- _Exercise_
The response should consist of every line below, unchanged.

(Saved entries)
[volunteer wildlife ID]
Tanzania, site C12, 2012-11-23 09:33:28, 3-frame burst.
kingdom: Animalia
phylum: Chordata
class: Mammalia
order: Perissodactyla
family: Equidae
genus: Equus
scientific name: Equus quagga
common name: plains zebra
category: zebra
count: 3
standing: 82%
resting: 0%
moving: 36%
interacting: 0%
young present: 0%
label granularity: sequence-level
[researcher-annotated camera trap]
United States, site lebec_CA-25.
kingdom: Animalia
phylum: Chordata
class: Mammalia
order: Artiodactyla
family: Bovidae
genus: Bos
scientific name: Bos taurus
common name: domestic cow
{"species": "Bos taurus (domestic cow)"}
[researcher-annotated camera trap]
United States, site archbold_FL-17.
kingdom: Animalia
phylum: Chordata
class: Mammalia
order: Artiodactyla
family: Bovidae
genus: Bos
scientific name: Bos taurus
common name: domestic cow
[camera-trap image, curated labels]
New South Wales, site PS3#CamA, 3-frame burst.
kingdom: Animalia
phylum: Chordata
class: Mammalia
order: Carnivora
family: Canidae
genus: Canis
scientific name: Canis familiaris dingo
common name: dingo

- _Solution to this problem_
[volunteer wildlife ID]
Tanzania, site C12, 2012-11-23 09:33:28, 3-frame burst.
kingdom: Animalia
phylum: Chordata
class: Mammalia
order: Perissodactyla
family: Equidae
genus: Equus
scientific name: Equus quagga
common name: plains zebra
category: zebra
count: 3
standing: 82%
resting: 0%
moving: 36%
interacting: 0%
young present: 0%
label granularity: sequence-level
[researcher-annotated camera trap]
United States, site lebec_CA-25.
kingdom: Animalia
phylum: Chordata
class: Mammalia
order: Artiodactyla
family: Bovidae
genus: Bos
scientific name: Bos taurus
common name: domestic cow
{"species": "Bos taurus (domestic cow)"}
[researcher-annotated camera trap]
United States, site archbold_FL-17.
kingdom: Animalia
phylum: Chordata
class: Mammalia
order: Artiodactyla
family: Bovidae
genus: Bos
scientific name: Bos taurus
common name: domestic cow
[camera-trap image, curated labels]
New South Wales, site PS3#CamA, 3-frame burst.
kingdom: Animalia
phylum: Chordata
class: Mammalia
order: Carnivora
family: Canidae
genus: Canis
scientific name: Canis familiaris dingo
common name: dingo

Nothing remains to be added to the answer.